Nasz kraj utrzymał natomiast swoją pozycję siódmego największego dostawcy na rynek unijny. Wartość polskich towarów sprzedanych w UE w tym okresie wzrosła o 9 proc. do 23,4 mld euro. Deficyt skurczył się z 7,9 do 6,3 mld euro. Większy miała w handlu z Unią jedynie Szwajcaria, ale przy znacznie większych obrotach.
Do Unii trafiło w omawianym okresie dwie trzecie polskiego eksportu, natomiast wartość towarów sprzedanych w Polsce stanowiła zaledwie 4 proc. wartości eksportu UE do krajów trzecich.
Wśród krajów przystępujących do Unii Polska miała z nią w zeszłym roku największe obroty, ale polski eksport do UE był niewiele więcej wart od eksportu 10-milionowych Czech. Import był o jedną trzecią wyższy od czeskiego, wskutek czego Polska notowała wciąż spory deficyt w porównaniu ze znaczną nadwyżką Czech.

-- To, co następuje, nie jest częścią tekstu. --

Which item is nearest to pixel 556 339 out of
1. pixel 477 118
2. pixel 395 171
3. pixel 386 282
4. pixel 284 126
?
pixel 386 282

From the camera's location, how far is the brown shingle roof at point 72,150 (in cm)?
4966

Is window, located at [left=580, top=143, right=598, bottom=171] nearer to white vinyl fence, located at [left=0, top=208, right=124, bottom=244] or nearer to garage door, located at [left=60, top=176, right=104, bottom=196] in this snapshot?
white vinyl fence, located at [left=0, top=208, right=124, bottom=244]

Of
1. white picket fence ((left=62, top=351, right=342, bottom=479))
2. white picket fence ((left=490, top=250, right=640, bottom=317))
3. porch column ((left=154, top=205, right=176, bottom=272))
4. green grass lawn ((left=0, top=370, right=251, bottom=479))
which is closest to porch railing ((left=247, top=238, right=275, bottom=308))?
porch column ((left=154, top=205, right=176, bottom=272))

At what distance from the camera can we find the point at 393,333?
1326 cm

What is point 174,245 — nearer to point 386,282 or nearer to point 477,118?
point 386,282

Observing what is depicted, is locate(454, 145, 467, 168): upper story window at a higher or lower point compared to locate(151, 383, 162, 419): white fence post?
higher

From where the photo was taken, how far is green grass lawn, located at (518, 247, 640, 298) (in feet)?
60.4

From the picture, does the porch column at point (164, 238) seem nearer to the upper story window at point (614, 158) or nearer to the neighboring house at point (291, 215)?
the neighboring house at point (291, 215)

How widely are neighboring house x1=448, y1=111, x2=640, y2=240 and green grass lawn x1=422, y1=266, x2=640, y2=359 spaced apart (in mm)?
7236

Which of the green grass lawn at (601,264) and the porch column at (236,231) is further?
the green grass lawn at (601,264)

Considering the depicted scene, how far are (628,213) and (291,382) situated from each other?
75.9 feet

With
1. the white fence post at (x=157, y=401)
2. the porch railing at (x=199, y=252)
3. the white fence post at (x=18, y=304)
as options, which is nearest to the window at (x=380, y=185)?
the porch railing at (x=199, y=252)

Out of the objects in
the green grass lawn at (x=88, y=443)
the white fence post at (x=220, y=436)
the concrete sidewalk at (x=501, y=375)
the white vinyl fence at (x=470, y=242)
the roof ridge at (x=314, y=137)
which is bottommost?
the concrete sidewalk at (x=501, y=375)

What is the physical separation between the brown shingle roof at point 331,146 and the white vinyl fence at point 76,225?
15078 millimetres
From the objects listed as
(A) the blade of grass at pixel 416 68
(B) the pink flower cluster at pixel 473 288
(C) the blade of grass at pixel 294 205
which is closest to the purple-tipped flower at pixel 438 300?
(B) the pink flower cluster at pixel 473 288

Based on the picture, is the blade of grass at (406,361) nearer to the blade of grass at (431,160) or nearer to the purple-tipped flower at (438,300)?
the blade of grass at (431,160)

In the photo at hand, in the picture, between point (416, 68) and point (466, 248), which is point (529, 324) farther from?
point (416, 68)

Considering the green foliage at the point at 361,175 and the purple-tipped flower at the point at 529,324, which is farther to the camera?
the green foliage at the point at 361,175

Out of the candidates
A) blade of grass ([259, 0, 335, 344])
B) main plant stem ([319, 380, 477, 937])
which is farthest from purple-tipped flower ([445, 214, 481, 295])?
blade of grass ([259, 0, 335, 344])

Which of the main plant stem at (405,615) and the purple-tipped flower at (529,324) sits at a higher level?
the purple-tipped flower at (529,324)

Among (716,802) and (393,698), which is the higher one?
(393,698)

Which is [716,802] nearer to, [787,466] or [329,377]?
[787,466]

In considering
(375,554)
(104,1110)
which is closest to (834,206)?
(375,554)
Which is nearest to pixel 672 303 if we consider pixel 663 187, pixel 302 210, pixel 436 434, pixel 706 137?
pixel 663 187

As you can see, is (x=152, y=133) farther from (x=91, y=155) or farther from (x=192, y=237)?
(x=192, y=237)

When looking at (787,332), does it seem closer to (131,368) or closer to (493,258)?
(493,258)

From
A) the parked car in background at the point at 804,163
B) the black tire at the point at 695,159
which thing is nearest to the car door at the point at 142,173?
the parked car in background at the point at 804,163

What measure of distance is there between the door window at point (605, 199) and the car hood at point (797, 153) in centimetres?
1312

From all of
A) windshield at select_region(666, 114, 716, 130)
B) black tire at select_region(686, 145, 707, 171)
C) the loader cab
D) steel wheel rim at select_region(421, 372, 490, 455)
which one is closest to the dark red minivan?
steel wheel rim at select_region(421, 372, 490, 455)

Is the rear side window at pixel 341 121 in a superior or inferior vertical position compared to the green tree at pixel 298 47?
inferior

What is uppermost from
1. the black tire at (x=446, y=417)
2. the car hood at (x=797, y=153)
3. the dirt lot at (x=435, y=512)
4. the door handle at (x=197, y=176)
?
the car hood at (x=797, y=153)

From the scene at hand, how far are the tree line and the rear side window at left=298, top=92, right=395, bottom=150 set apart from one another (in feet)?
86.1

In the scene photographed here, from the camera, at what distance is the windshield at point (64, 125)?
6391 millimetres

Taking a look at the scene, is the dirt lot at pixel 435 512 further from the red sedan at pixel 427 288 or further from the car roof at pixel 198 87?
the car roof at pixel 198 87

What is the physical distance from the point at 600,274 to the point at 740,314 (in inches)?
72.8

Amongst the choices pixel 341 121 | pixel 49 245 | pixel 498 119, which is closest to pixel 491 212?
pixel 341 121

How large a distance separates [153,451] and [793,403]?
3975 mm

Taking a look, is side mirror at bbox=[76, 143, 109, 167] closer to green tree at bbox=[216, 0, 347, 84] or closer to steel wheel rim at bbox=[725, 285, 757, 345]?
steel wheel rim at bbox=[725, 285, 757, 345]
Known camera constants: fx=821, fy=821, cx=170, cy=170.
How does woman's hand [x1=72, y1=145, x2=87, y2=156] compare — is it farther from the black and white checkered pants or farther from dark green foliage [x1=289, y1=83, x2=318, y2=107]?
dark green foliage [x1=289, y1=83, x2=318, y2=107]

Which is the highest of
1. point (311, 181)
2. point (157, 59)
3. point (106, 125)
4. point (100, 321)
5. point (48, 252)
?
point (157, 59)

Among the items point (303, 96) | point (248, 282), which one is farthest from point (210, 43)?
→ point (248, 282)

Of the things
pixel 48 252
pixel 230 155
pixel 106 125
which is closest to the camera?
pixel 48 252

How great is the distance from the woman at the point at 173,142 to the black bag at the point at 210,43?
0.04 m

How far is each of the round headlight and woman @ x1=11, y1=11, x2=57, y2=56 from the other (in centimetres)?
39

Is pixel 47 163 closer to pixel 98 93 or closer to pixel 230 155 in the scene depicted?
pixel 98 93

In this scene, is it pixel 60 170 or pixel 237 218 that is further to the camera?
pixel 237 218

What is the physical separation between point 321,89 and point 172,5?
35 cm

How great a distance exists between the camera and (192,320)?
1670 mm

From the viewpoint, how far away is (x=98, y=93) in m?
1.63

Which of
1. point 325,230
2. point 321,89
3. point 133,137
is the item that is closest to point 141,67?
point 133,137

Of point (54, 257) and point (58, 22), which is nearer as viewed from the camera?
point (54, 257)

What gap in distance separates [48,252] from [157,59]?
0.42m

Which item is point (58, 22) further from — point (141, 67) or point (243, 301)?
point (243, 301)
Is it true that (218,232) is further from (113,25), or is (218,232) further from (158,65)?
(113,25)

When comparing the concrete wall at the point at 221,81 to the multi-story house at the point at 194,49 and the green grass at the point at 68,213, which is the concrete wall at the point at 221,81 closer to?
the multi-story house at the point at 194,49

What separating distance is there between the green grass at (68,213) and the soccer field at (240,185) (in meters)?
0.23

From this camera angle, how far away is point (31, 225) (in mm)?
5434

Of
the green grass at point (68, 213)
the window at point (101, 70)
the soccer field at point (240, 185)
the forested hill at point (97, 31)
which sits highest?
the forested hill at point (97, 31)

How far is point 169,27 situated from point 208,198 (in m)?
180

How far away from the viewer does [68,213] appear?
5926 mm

Pod względem wartości eksportu do UE wyprzedzają Polskę USA (ich obroty z Unią wyraźnie spadły, ale nadal przewyższają 300 mld euro w obie strony i Unia zachowuje ogromną nadwyżkę), Chiny, Szwajcaria, Japonia, Rosja i Norwegia (dwa ostatnie kraje głównie dzięki ropie naftowej i gazowi ziemnemu).